■ **YOUR OBJECTIVE**
Copy the text below, about the 1881 portrait of Noah Brooks and its painter, word for word and in full.

■ **PROVIDED TEXT**

|Portrait of Noah Brooks painted in 1881 by his grandniece Marian Lois Wright. The Museum acquired this portrait in 1972 through the generosity of five gentlemen from Castine: Anthony L. Michel, Hamilton B. Mitchell, Edward A. Rogers, Francis W. Hatch and Frederick B. Dodge.
Marian L. McMaster was born July 21, 1861, at Eureka IL to Margaret Barker (Upham) and Dr. Zalon James McMaster who died in the Civil War. Marian’s last name was later changed to Wright, her stepfather's name. She began her interest in art at Pennedepie, near Honfleur in Normandy (her mother having gone abroad with her children in 1874) under William Hennessy, an Irish-American artist, and returned to this country in 1880. Marian signed her paintings for a few years "Marian Louise," but otherwise as “M. L. Wright.” She married at Cambridge, MA, April 6, 1887, Prof. Isaac Adolphe Cohn, of Harvard University. They had a son Albert Cohn, b. Feb. 10, 1888. She died in Feb.19, 1888.

■ **GIVEN RECORDS**
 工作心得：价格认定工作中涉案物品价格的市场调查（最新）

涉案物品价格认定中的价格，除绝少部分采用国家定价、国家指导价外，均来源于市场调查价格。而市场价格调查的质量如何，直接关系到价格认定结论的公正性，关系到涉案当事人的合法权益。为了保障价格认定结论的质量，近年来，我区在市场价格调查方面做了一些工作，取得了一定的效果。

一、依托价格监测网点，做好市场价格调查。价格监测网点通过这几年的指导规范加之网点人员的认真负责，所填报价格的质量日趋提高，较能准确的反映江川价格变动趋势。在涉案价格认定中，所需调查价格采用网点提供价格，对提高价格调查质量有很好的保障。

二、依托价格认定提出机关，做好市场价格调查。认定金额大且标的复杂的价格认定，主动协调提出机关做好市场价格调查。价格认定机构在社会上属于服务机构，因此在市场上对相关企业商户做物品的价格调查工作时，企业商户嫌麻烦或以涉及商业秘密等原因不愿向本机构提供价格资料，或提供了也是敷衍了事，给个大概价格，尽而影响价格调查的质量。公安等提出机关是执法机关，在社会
...
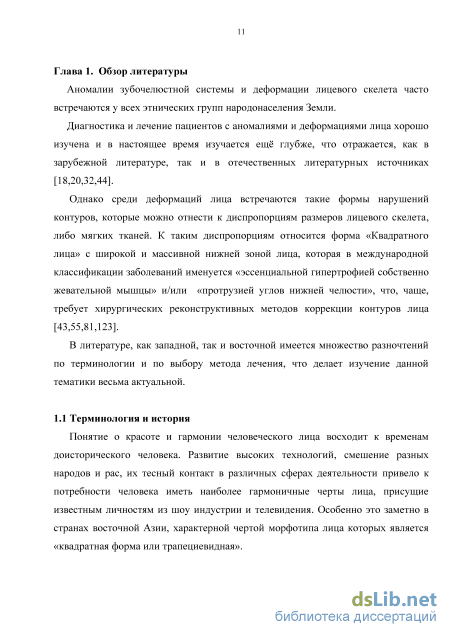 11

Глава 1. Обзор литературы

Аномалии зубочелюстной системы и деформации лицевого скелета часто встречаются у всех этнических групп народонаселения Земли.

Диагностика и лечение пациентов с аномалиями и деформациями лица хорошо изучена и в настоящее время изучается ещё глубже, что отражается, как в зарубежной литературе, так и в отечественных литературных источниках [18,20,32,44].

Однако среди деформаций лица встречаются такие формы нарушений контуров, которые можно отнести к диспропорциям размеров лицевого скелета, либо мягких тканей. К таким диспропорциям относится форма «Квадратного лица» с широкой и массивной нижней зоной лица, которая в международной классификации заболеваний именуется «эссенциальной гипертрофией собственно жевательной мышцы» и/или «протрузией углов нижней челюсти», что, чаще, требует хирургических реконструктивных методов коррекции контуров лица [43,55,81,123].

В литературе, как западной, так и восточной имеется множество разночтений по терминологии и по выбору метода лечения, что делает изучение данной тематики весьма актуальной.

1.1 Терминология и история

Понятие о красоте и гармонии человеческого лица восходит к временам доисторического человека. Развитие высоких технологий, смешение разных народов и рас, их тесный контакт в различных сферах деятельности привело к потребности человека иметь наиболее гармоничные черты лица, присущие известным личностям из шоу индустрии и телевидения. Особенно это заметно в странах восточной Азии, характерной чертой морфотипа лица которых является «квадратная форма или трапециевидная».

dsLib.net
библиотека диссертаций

■ **RESULT OF THE TASK**
|Portrait of Noah Brooks painted in 1881 by his grandniece Marian Lois Wright. The Museum acquired this portrait in 1972 through the generosity of five gentlemen from Castine: Anthony L. Michel, Hamilton B. Mitchell, Edward A. Rogers, Francis W. Hatch and Frederick B. Dodge.
Marian L. McMaster was born July 21, 1861, at Eureka IL to Margaret Barker (Upham) and Dr. Zalon James McMaster who died in the Civil War. Marian’s last name was later changed to Wright, her stepfather's name. She began her interest in art at Pennedepie, near Honfleur in Normandy (her mother having gone abroad with her children in 1874) under William Hennessy, an Irish-American artist, and returned to this country in 1880. Marian signed her paintings for a few years "Marian Louise," but otherwise as “M. L. Wright.” She married at Cambridge, MA, April 6, 1887, Prof. Isaac Adolphe Cohn, of Harvard University. They had a son Albert Cohn, b. Feb. 10, 1888. She died in Feb.19, 1888.